¿Puedes prolongar el fragmento sobre la escenografía y la fotografía de la película a partir de su última oración?

+++ Fragmento +++

La desmitificación continúa hasta en la escenografía. Vemos localizaciones tan trilladas como los interiores de un tren, una taberna o la oficina del sheriff. Sin embargo, en muchas ocasiones, estos espacios son filmados entre sombras, como la propia historia que nos están contando. Creo que la escena que mejor ejemplifica esto es el ya mítico desenlace en la taberna… En consecuencia, la escenografía guarda una conexión temática con el tono y argumento del filme.
A pesar de esto, en la película pueden vislumbrarse ciertos atisbos de luz y optimismo, empezando por los escenarios naturales. Contemplamos desde verdes praderas y rocosos desfiladeros, hasta preciosos atardeceres que sonrojarían al mismísimo John Ford. La fotografía de Jack N. Green, quien ya trabajó con Eastwood en El sargento de hierro (1986) y repetiría en Los puentes de Madison (1995), es sencillamente impecable.

+++ Extractos de datos +++

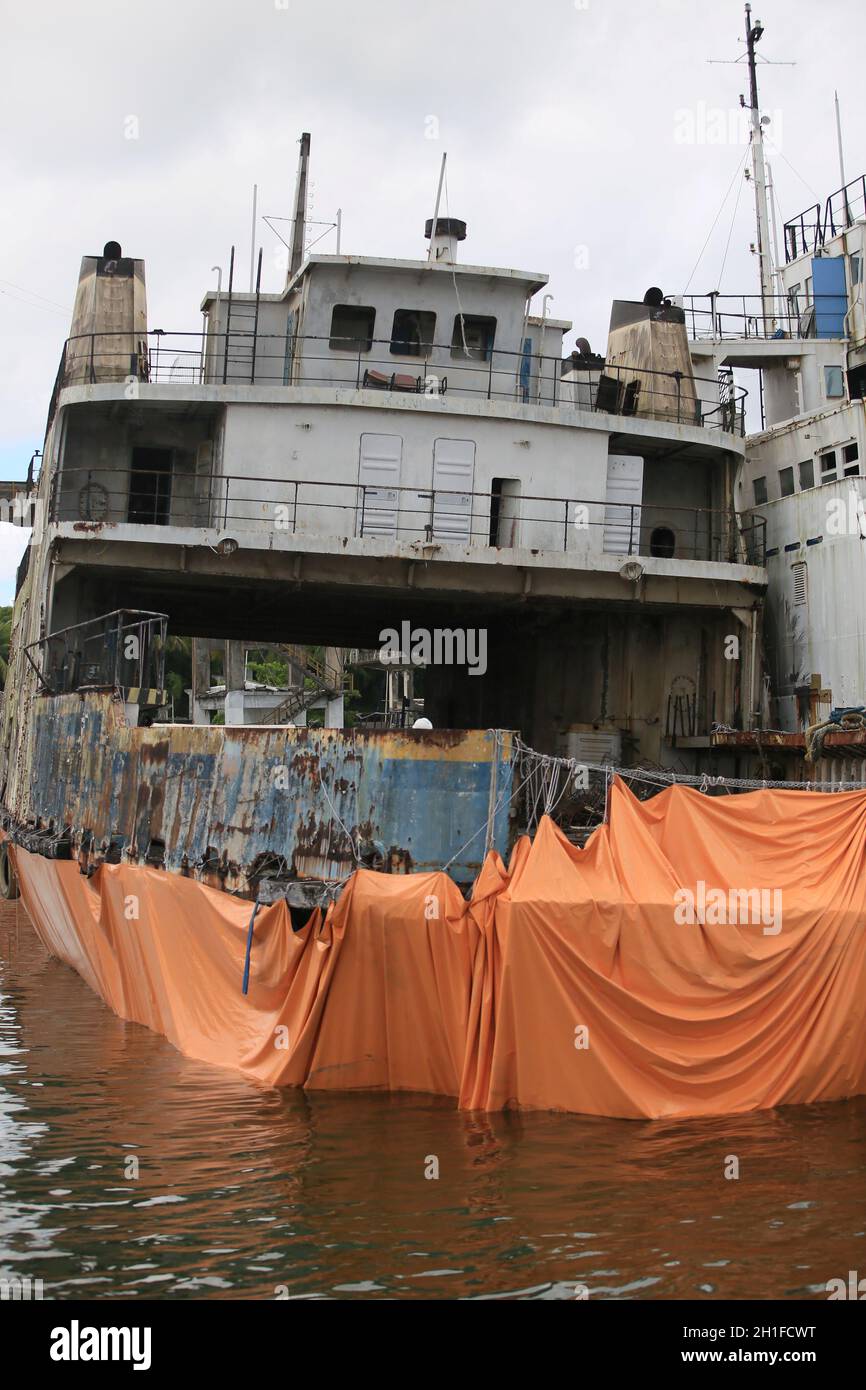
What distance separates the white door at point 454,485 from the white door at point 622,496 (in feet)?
7.89

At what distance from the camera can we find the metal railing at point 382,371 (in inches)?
840

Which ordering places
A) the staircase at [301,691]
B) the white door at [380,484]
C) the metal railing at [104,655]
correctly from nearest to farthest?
the metal railing at [104,655] < the white door at [380,484] < the staircase at [301,691]

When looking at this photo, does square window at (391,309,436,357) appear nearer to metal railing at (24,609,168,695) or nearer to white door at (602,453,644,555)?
white door at (602,453,644,555)

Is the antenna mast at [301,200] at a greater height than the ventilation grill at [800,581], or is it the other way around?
the antenna mast at [301,200]

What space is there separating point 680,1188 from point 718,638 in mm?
13363

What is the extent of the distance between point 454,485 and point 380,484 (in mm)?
1119

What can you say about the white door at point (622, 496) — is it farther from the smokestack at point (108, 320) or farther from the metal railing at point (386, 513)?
the smokestack at point (108, 320)

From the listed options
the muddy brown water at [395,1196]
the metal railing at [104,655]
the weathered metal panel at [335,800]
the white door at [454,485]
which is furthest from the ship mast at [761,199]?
the muddy brown water at [395,1196]

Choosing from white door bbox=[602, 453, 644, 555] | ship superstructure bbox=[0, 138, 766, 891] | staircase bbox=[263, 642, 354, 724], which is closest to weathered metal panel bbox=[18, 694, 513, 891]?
ship superstructure bbox=[0, 138, 766, 891]

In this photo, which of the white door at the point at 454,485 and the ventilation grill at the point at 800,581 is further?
the ventilation grill at the point at 800,581

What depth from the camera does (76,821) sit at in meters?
18.0

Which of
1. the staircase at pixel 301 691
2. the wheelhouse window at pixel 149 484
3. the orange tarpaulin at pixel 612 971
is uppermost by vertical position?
the staircase at pixel 301 691

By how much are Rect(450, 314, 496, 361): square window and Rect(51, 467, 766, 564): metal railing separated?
2.78 meters

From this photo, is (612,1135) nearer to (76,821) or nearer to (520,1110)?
(520,1110)
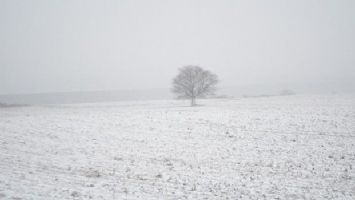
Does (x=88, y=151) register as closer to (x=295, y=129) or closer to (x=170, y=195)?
(x=170, y=195)

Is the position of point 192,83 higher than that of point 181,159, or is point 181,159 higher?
point 192,83

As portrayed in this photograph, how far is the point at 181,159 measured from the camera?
15680 mm

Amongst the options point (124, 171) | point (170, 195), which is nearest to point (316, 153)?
point (170, 195)

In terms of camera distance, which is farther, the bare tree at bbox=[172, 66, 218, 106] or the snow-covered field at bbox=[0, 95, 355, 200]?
the bare tree at bbox=[172, 66, 218, 106]

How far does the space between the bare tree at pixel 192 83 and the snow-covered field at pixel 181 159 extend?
21.8 m

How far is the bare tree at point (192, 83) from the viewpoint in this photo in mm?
47719

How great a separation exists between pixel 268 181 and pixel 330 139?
30.5 ft

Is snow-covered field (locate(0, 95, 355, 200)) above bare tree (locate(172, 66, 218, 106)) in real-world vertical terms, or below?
below

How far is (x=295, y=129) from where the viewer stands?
2211 centimetres

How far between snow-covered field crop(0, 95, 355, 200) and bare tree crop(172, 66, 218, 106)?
21787 mm

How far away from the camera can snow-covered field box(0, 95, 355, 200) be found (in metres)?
11.0

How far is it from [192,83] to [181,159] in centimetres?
3266

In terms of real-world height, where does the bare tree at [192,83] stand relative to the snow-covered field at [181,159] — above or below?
above

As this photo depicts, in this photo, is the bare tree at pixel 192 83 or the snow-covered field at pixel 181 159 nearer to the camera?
the snow-covered field at pixel 181 159
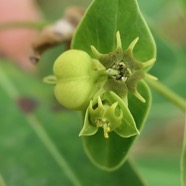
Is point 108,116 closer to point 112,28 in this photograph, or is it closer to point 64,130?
point 112,28

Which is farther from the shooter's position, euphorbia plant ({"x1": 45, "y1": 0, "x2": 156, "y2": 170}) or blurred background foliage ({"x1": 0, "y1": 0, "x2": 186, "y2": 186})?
blurred background foliage ({"x1": 0, "y1": 0, "x2": 186, "y2": 186})

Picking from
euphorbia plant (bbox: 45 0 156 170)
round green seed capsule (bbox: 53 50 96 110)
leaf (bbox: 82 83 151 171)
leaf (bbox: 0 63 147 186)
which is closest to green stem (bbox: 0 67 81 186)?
leaf (bbox: 0 63 147 186)

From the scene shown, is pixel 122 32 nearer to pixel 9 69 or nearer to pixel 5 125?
pixel 5 125

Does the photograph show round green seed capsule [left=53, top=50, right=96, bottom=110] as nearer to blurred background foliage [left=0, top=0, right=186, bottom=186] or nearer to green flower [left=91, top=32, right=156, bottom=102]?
green flower [left=91, top=32, right=156, bottom=102]

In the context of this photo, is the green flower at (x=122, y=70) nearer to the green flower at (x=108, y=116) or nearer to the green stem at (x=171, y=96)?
the green flower at (x=108, y=116)

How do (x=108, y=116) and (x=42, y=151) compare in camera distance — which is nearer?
(x=108, y=116)

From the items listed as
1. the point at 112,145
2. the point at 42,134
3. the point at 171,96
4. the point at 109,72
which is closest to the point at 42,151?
the point at 42,134
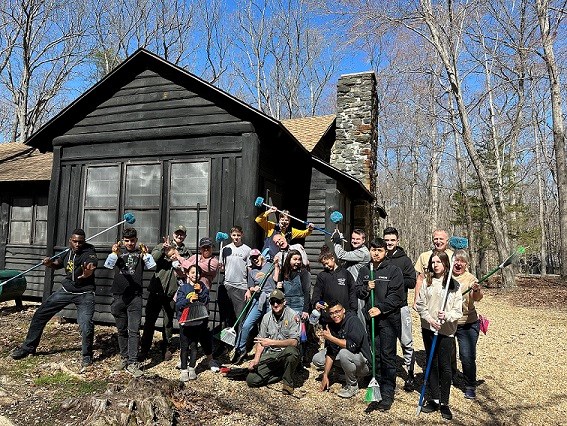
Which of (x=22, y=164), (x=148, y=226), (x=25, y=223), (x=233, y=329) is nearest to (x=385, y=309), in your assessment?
(x=233, y=329)

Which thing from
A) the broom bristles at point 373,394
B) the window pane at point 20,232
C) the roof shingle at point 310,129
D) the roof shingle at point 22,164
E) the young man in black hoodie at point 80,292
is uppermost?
the roof shingle at point 310,129

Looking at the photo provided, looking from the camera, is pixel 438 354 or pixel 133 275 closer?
pixel 438 354

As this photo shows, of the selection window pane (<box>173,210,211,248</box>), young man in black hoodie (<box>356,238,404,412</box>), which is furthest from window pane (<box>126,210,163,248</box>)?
young man in black hoodie (<box>356,238,404,412</box>)

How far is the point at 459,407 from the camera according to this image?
15.3 ft

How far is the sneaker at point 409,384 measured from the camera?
5.13m

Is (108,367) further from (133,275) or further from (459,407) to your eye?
(459,407)

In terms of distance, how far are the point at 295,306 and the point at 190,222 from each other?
2.87m

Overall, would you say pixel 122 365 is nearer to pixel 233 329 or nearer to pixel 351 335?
pixel 233 329

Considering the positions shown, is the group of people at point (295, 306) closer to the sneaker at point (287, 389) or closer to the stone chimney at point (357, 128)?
the sneaker at point (287, 389)

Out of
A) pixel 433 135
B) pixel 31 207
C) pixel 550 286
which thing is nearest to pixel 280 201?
pixel 31 207

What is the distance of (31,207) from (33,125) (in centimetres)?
1662

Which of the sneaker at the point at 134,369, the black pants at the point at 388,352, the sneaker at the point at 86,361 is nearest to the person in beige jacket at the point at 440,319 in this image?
the black pants at the point at 388,352

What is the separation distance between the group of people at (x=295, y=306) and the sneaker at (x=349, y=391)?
1 cm

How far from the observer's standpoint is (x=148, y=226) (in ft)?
25.8
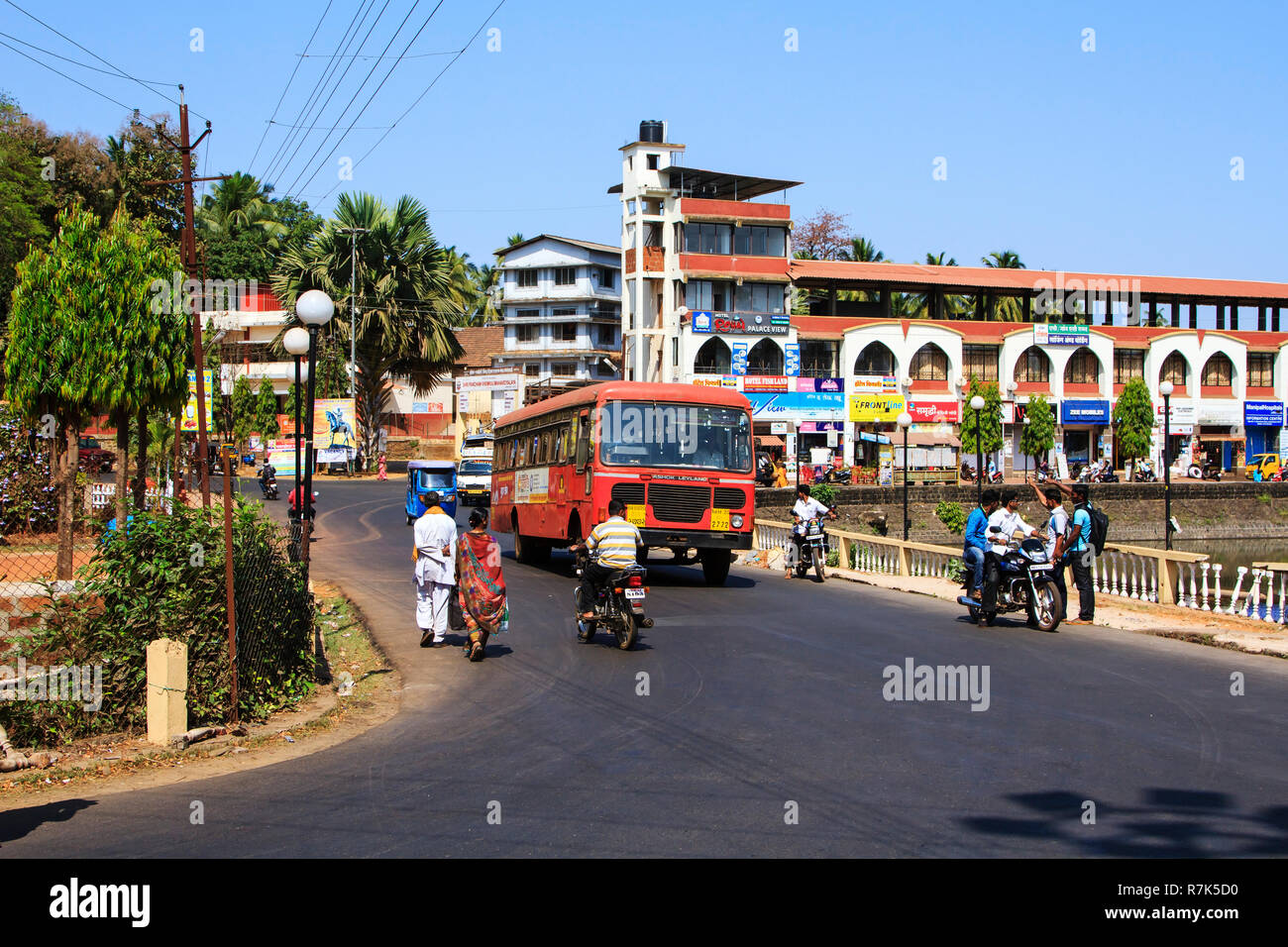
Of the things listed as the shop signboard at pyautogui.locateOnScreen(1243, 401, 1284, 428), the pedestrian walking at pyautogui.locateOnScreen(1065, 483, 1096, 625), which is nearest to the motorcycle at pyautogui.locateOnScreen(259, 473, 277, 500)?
the pedestrian walking at pyautogui.locateOnScreen(1065, 483, 1096, 625)

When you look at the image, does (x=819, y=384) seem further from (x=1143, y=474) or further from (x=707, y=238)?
(x=1143, y=474)

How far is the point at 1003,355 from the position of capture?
66.4 meters

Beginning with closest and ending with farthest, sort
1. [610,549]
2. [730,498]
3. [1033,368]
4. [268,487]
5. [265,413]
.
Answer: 1. [610,549]
2. [730,498]
3. [268,487]
4. [1033,368]
5. [265,413]

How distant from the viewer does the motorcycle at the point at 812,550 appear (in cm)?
2264

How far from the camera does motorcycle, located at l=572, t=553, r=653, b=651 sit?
538 inches

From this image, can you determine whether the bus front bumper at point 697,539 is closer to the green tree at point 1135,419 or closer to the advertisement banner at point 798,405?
the advertisement banner at point 798,405

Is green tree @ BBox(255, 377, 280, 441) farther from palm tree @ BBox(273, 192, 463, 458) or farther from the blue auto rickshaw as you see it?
the blue auto rickshaw

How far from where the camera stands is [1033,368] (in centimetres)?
6700

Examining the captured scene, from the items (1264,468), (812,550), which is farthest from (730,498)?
(1264,468)

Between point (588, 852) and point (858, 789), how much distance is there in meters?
2.13

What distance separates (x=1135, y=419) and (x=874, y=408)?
46.8 ft

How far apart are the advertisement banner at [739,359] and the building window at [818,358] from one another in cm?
387
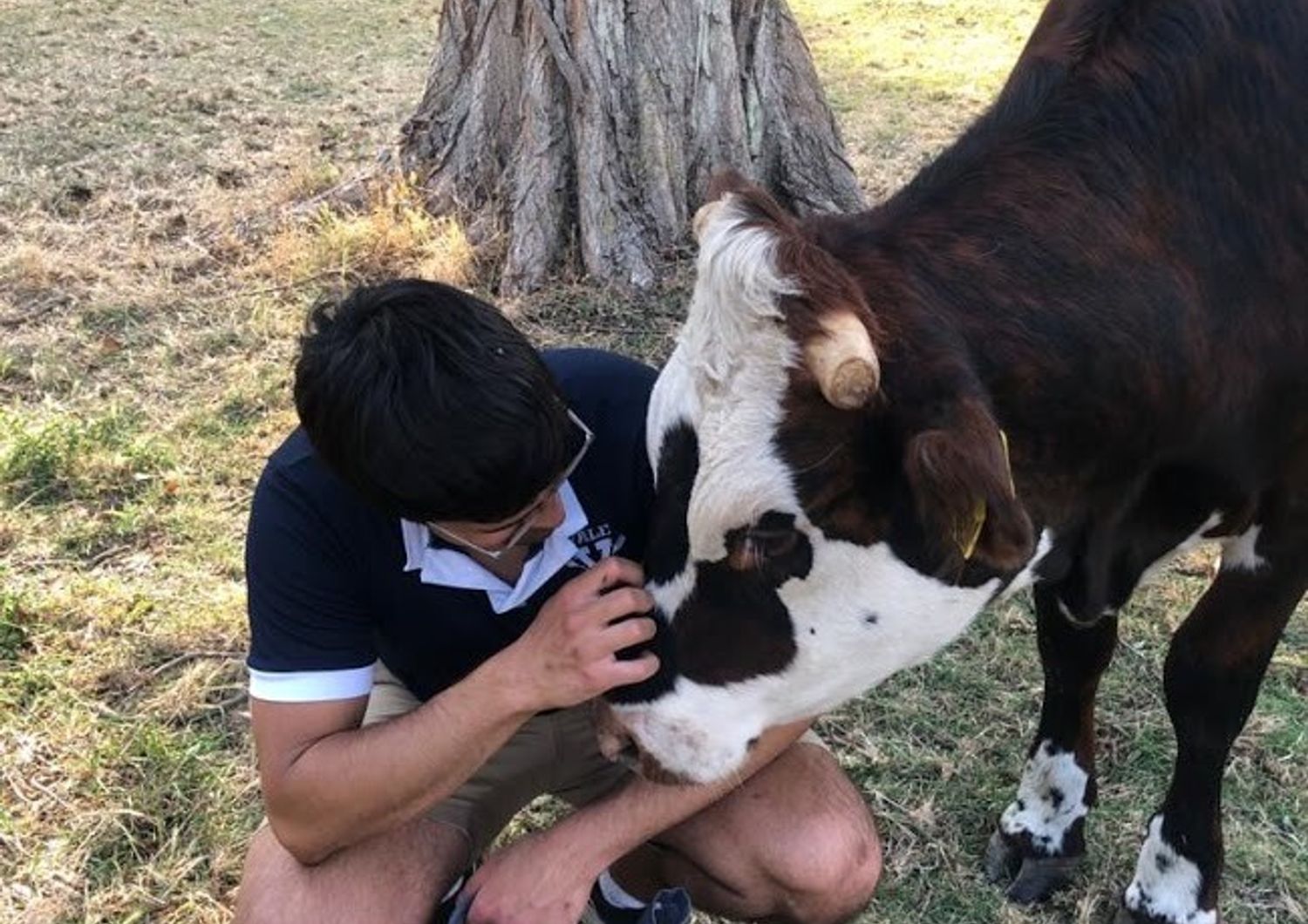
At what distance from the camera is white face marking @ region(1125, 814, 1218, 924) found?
3.04m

+++

* Respuesta *
Pero no es una película que resulte interesante únicamente desde un punto de vista técnico o de guion, también resulta apasionante por la dirección de actores. Solo con los cuatro nombres que aparecen en el poster tendría para escribir un ensayo de la complejidad y matices de cada personaje. Me limitaré a resumir cada uno de ellos en un par de frases.
Clint Eastwood interpreta a un vaquero lánguido y malhumorado, que antaño fue un despiadado criminal (lo describen como “William Munny, el asesino de niños y mujeres”). Solo Clint, desde su madurez, podría interpretar a un personaje como este: débil y en el ocaso de su larga vida, pero que es capaz de armarse de rudeza y mala leche cuando alguien comete el error de “tocar” a sus seres queridos.
Morgan Freeman interpreta al viejo socio de Munny, actuando como su brújula moral, con la sobriedad interpretativa y calidez humana a la que este actor nos tiene tan acostumbrados.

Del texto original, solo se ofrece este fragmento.